- Genre: Sitcom
- Starring: Charlott Strandberg Kjell Bergqvist Sissela Kyle Jan Holmquist
- Theme music composer: Lars "Lim" Moberg
- Country of origin: Sweden
- Original language: Swedish
- No. of seasons: 2
- No. of episodes: 26

Production
- Producers: Mats Fennvik MTV Produktion
- Running time: 30 minutes

Original release
- Network: TV3
- Release: 1996 – 1998

Related
- I Love Lucy

= Älskade Lotten =

Television series

Älskade Lotten is a Swedish comedy television series based on the American sitcom I Love Lucy.

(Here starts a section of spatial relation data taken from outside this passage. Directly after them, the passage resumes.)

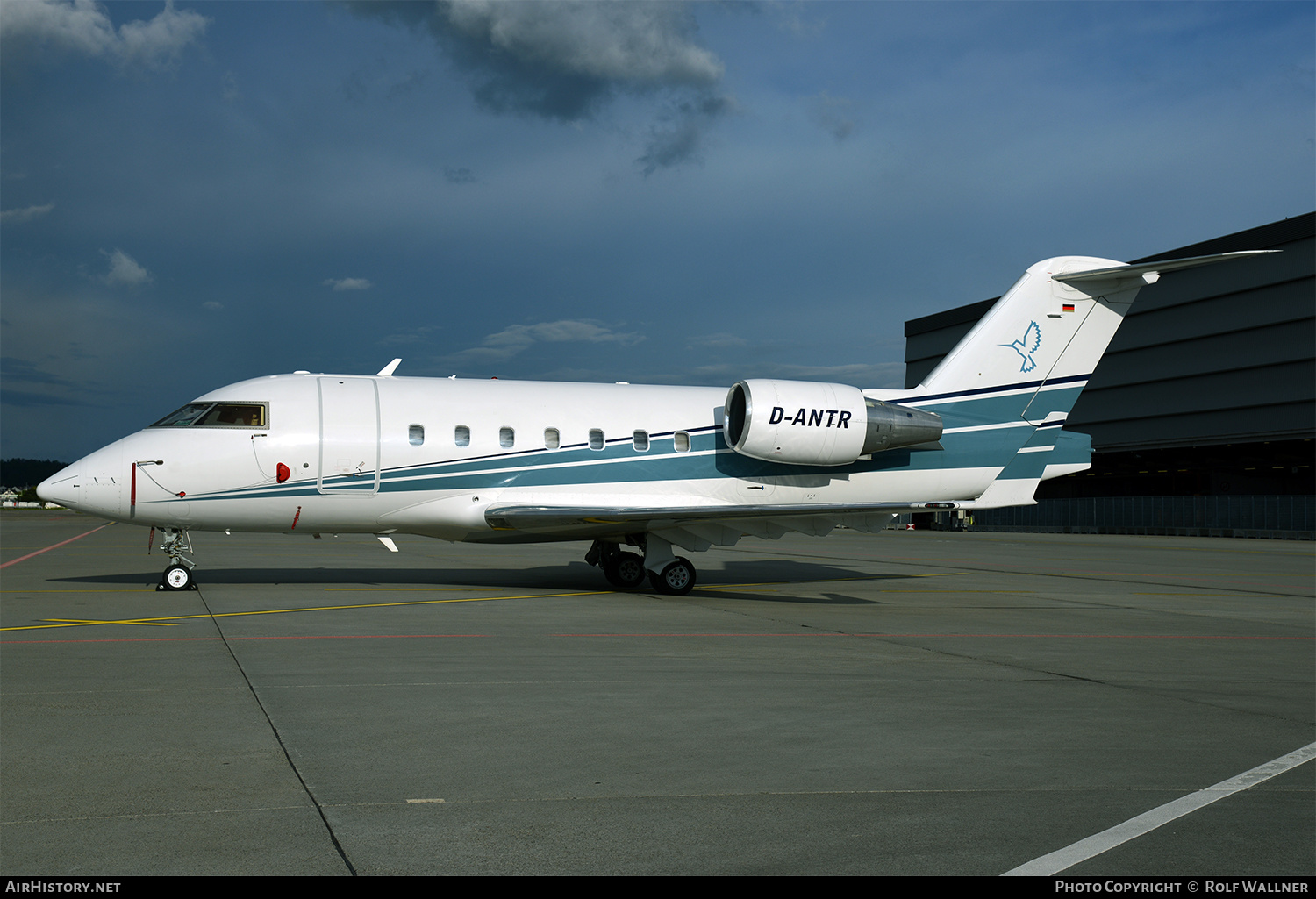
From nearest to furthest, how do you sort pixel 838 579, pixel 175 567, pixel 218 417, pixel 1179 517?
pixel 218 417 → pixel 175 567 → pixel 838 579 → pixel 1179 517

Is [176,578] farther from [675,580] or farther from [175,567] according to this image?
[675,580]

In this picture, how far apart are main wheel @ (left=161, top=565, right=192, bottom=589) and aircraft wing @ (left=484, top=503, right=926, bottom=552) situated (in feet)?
15.9

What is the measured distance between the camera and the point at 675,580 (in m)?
16.9

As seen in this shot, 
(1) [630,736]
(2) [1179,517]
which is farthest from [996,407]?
(2) [1179,517]

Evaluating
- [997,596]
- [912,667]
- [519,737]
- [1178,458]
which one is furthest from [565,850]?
[1178,458]

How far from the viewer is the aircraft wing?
15297 mm

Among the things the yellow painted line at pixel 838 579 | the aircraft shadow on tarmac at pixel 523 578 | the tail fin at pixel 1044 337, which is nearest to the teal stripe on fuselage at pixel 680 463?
the tail fin at pixel 1044 337

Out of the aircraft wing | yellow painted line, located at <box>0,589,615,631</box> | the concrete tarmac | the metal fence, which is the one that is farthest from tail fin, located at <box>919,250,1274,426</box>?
the metal fence

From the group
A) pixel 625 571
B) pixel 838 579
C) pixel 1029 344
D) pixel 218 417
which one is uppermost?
pixel 1029 344

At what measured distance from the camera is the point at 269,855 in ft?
13.7

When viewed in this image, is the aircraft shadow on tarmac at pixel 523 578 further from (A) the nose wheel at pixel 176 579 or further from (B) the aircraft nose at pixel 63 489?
(B) the aircraft nose at pixel 63 489

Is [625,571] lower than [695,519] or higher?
→ lower

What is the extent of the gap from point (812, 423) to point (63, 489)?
38.0 ft

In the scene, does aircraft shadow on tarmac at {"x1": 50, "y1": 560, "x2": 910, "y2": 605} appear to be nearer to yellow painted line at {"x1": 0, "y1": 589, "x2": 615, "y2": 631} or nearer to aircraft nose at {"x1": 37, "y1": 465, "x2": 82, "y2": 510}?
yellow painted line at {"x1": 0, "y1": 589, "x2": 615, "y2": 631}
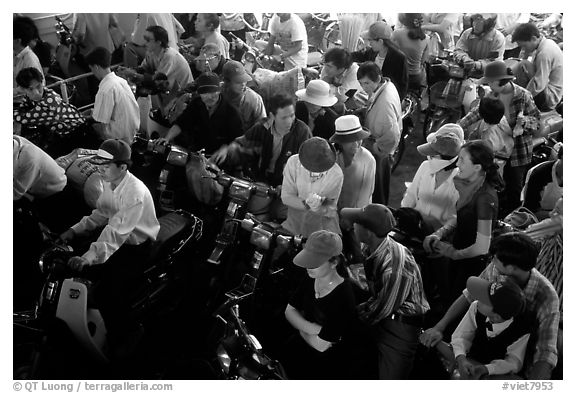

It was first broadcast in 1996 and ran for two seasons. The twenty-six 30-minute episodes were produced by MTV Produktion and broadcast by TV3.

==Premise==
Married couple Peter and Lotten Elmfors have recently moved into a terraced house in Gävle, after Lotten lost her job in the tourism industry. They frequently meet up with neighbours Sven and Bibbi Axelsson, which often leads to turmoil. Bets, lies and quarrels are a commonplace occurrence. Neither couple has any children.

==Cast==
===Main===
- Charlott Strandberg as Lotten Elmfors, Peter's wife who is currently unemployed. She is secretly hoping for a career at the local television station GTV, where Peter works and is often the source of turmoil.
- Kjell Bergqvist as Peter Elmfors, Lotten's husband and a colleague of Sven's who works as a presenter at GTV.
- Sissela Kyle as Bibbi Axelsson, Sven's wife and Lotten's best friend and confidante who works part-time in a school cafeteria.
- Jan Holmquist as Sven Axelsson, Bibbi's husband and a colleague of Peter's who works as a floor manager at GTV. He helped Peter with employment.